The team in Tregonthan’s tea tasting room: Catherine, Ellie, Niladri, Sukanya

The team in Tregonthan’s tea tasting room: Catherine, Ellie, Niladri, Sukanya

Sustainable Landscapes and the Tea Value Chain


by Ellie Biggs
University of Southampton

“Tea2030… [identifies] a real opportunity for tea to become a ‘hero’ crop. A hero crop delivers more than just a commodity. It also delivers major benefits to the millions of people involved in the tea sector, the planet and the wider economy.”

Having stumbled across Tea2030 whilst doing background reading for our project, I decided to dig a little further to find out more. Initiated by Forum for the Future Tea2030 is a global collaboration bringing multiple stakeholders together to explore the future challenges facing the tea sector. Tea2030 have highlighted 29 big challenges relating to future sustainability of tea landscapes, including factors such as demand for labour, water scarcity, productivity gains, availability of inputs and climate change impacts. These challenges require a multi-institutional response in order to address the entire tea value chain and promote future tea sector sustainability. Tea2030 has facilitated this consortium though bringing together tea producers, brands, certifiers, retailers, government, NGOs and researchers.

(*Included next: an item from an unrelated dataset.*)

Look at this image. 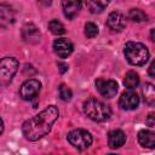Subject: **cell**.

A Sustainable Tea Landscape

Given the synergies between some of the identified challenges of Tea2030 and our UKIERI project objectives, I took their website invite offer up to contact the team regarding the possibility of working with them. I received an enthusiastic response inviting me to attend a workshop the team were hosting in London. This half-day event (held in November 2014) provided an excellent opportunity to engage with many tea industry experts and a chance for me to discuss our research with a captive industry-focussed audience; in fact, out of the 30 attendees only two were from academic institutions.

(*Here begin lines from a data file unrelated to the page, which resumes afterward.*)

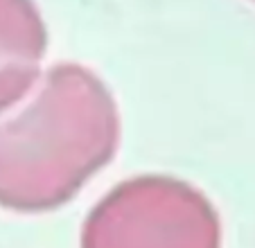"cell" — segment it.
<instances>
[{
  "instance_id": "2",
  "label": "cell",
  "mask_w": 255,
  "mask_h": 248,
  "mask_svg": "<svg viewBox=\"0 0 255 248\" xmlns=\"http://www.w3.org/2000/svg\"><path fill=\"white\" fill-rule=\"evenodd\" d=\"M82 248H222V221L188 183L138 176L116 185L91 210Z\"/></svg>"
},
{
  "instance_id": "1",
  "label": "cell",
  "mask_w": 255,
  "mask_h": 248,
  "mask_svg": "<svg viewBox=\"0 0 255 248\" xmlns=\"http://www.w3.org/2000/svg\"><path fill=\"white\" fill-rule=\"evenodd\" d=\"M120 140L111 91L91 70L59 63L36 95L0 122V205L48 212L109 165Z\"/></svg>"
},
{
  "instance_id": "3",
  "label": "cell",
  "mask_w": 255,
  "mask_h": 248,
  "mask_svg": "<svg viewBox=\"0 0 255 248\" xmlns=\"http://www.w3.org/2000/svg\"><path fill=\"white\" fill-rule=\"evenodd\" d=\"M45 48L48 29L32 0H0V113L34 86Z\"/></svg>"
}]
</instances>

The workshop topic focussed on making sense of sustainable landscapes for the tea sector. A highly interactive atmosphere provided an ideal set-up to push forward key conceptual thinking on defining sustainable landscapes for the tea industry, select a series of case study regions to pursue at the landscape-level, and explore tools which are pushing forward multi-scale sustainable solutions throughout the tea value chain. Following break-out sessions, group consensus refined three internationally important tea regions as case studies: (i) Assam, Northeast India (ii) Southern Malawi, and (iii) Mau, Kenya. These landscapes are of varying scales with high economic value, a diversity of environmental attributes and have both common and distinct sustainability challenges. Various ideas arose regarding a clearer definition of sustainable landscapes, including the need to explicitly integrate sustainable livelihoods. Tools for sustainable landscape management within the three regions were discussed but it was evident that case studies needed further development to fully evaluate the success and potential of landscape approaches.


What’s next for Tea2030?

The final outcome of the workshop identified key roles for members of the Tea2030 consortium to pursue in making the value chain more sustainable at a landscape scale. These roles relate to ideas which have potential to build upon ongoing solutions and address opportunities in the case study regions. For example, an idea to better promote the consumer-producer relationship for retailing tea, similar to the success achieved within the coffee industry in recent years whereby consumers are engaged with the production status of the coffee they are purchasing (e.g. labelling of fairtrade certification; organic; tea estate responsible for production etc.), was suggested as an opportunity for multiple Tea2030 actors to play a role in promoting sustainable practices to enhance the value chain for case study areas. The next stage is for members to take their key roles and translate these into a case for action to ensure that tea landscapes have future sustainability and tea can be championed as a hero crop through a sustainable value chain. Further workshops will be planned to discuss collaborator engagement and progress.